Der Mangel an zivilgesellschaftlichem Rückhalt bescherte der Bühne ein überaus unstetes Schicksal, das von einem häufigen Wechsel der Programmpolitik wie auch des Künstlerstamms geprägt war, wobei es immer wieder auch zur einer vollständigen Auflösung des Ensembles kam. Die ständig wechselnden Gastsänger waren der Landessprache nicht mächtig, von dem unsteten Spielbetrieb konnten einheimische Komponisten mangels verlässlicher Aufträge nicht leben. Einzig die Opern von Stanisław Moniuszko nehmen in den polnischen Spielplänen noch heute eine zentrale Stellung ein.

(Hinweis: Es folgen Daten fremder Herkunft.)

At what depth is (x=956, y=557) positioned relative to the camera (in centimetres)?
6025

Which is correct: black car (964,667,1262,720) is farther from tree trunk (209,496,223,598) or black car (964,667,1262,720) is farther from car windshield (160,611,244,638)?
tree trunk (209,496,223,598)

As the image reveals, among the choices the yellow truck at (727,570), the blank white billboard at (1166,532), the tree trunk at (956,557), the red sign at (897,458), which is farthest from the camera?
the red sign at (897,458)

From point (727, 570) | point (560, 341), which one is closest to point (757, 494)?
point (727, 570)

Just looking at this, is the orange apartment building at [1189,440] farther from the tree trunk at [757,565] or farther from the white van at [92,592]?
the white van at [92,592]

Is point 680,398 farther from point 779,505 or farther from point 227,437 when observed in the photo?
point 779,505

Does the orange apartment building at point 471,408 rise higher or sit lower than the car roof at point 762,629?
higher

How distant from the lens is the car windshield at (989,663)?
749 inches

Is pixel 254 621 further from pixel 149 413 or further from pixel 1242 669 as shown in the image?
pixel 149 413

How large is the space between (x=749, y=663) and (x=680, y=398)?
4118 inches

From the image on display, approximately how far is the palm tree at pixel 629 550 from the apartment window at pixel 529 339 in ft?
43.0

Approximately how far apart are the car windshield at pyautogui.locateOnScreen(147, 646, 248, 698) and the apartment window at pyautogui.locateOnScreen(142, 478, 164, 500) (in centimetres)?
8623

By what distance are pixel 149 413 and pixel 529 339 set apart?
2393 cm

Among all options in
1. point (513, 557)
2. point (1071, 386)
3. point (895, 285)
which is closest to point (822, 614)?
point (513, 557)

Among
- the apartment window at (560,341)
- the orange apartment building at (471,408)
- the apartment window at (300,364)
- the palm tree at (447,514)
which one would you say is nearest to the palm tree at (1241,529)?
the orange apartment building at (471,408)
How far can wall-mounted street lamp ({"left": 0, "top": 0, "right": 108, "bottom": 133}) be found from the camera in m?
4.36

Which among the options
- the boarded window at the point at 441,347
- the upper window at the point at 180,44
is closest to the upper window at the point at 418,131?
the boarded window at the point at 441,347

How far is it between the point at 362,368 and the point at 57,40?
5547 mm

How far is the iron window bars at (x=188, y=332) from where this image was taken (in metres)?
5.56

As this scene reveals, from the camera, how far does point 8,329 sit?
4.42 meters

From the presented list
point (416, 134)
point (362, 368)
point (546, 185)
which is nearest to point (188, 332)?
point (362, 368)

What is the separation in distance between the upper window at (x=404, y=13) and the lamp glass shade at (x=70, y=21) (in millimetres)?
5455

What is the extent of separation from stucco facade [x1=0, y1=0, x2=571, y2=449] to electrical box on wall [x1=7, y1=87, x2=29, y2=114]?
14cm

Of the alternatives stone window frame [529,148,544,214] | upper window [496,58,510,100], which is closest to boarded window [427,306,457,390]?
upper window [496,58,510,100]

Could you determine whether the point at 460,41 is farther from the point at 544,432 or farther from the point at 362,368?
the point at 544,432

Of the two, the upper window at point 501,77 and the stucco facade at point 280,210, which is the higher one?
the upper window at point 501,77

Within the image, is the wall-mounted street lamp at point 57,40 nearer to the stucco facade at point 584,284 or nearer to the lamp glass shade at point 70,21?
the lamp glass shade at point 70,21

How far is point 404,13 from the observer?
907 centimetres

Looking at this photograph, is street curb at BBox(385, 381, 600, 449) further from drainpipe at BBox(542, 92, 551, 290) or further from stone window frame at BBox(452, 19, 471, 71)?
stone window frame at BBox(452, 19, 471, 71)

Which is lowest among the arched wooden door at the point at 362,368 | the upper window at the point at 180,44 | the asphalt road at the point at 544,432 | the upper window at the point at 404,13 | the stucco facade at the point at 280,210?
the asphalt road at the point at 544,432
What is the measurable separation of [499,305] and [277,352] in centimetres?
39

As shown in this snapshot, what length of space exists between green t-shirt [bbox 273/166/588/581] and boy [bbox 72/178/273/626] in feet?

So aufschlussreich der Vergleich zwischen Prag und Lemberg für die politische Geschichte bis in die Gegenwart ist, so schlecht fügt sich die Dresdner Hofoper als drittes Fallbeispiel ein. Gewiss spielte die sächsische Metropole als Uraufführungsort zahlreicher Opern von Carl Maria von Weber, Richard Wagner und Richard Strauss eine wichtige Rolle für die deutsche Musikkultur. Doch war Dresden nie das unbestrittene Zentrum der Musiknation, und weil die Deutschen seit 1871 ihren eigenen Nationalstaat hatten, musste die Kultur nicht mehr als ideelle Ersatznation herhalten.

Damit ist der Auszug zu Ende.